◆ **Document excerpt**
----

Building Microservices by Sam Newman

Published 26 May 2019
Building Microservices cover
Building Microservices, Sam Newman

Summary

Probably one of the references on the microservices architecture topic, this book is a must read if you are considering implementing one or if you are already starting with one but want to validate ideas or get more insight about how to get it right and make it scale correctly. It is rather high level in order to be technology agnostic and be able to cover most of the cases one might face, but it also provides some references to get more in detail in applied insight if you face specific issues.

The range of topic is rather wide, most of them being rather technical but the human and organizational aspect of it is not forgotten. From how to decide where to split services, to how to deal with service discovery between them while going through how to ensure people will be onboard with the changes brought by this new architecture and what tool to provide to make them comfortable with it.

Detailed Summary

1- Microservices

One of the main characteristic of a microservices architecture is its capacity to enable and support diversity or heterogeneity. This applies to about any aspect of the services you can think of, technology used, scale, deployment frequency and pipeline, size, complexity. For each domain your system contains, you can try to adopt the specific best solution for solving the problems you face. Another one can be summarized as independence. It brings both resilience, as a failure in one system can more easily be contained, and really different ways to structure the teams and working method around these services.

They are in several ways superiors to shared libraries or modules due to these. But they are no magic solution to everything either and they do come with they own set of problems. So do consider if they are the right solution for your system.

2 - The Evolutionary Architect

Software Architect is a rather misleading term due to the comparison it implies with (Building) Architects. Architects plans are for long lasting, hard to change buildings which once built are not meant to be updated that often. In software, releasing a system is just the beginning as it will then need to keep evolving as business requirements change, users expectancies change and bugs are found.

The role of the Software Architect is then not to draw in details the whole system, that will be much better done by specific teams with more specialized domain knowledge. The Software Architect should be compared more to a City Planner. They should take the high level decisions which allow the teams to build their specifics parts of the system in an harmonious way and with as much ease as possible. The architect should then only jump in in case of clear breaking of the agreed rules by one team or another. In order to make this easier and more reliable, try to enforce any decisions through some automated tooling or code analysis; otherwise it is too easy for some mistake to slip through and then be copied over and become the example everyone follows.

The responsibilities of the architect as defined here are centered around the Technical Vision. But to succeed, they need the following characteristics:

  • Empathy: to understand how the vision impacts other teams.

----

◆ **Data block**

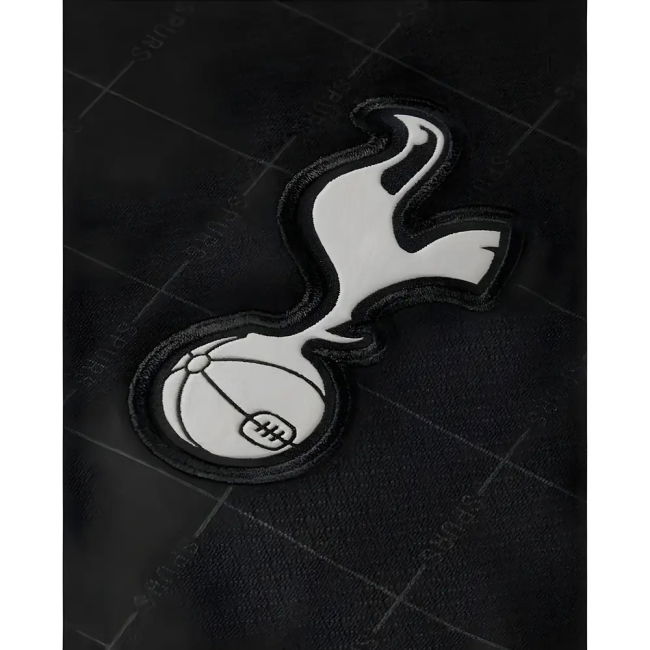 2025-2026 Tottenham Away Kit (Xavi 7)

----

Rewrite the part of the Building Microservices summary that opens with "Probably one of" and closes with "comfortable with it.", replacing "technology agnostic" with "vendor neutral". The lines that come after the summary are not needed for this.

Probably one of the references on the microservices architecture topic, this book is a must read if you are considering implementing one or if you are already starting with one but want to validate ideas or get more insight about how to get it right and make it scale correctly. It is rather high level in order to be vendor neutral and be able to cover most of the cases one might face, but it also provides some references to get more in detail in applied insight if you face specific issues.

The range of topic is rather wide, most of them being rather technical but the human and organizational aspect of it is not forgotten. From how to decide where to split services, to how to deal with service discovery between them while going through how to ensure people will be onboard with the changes brought by this new architecture and what tool to provide to make them comfortable with it.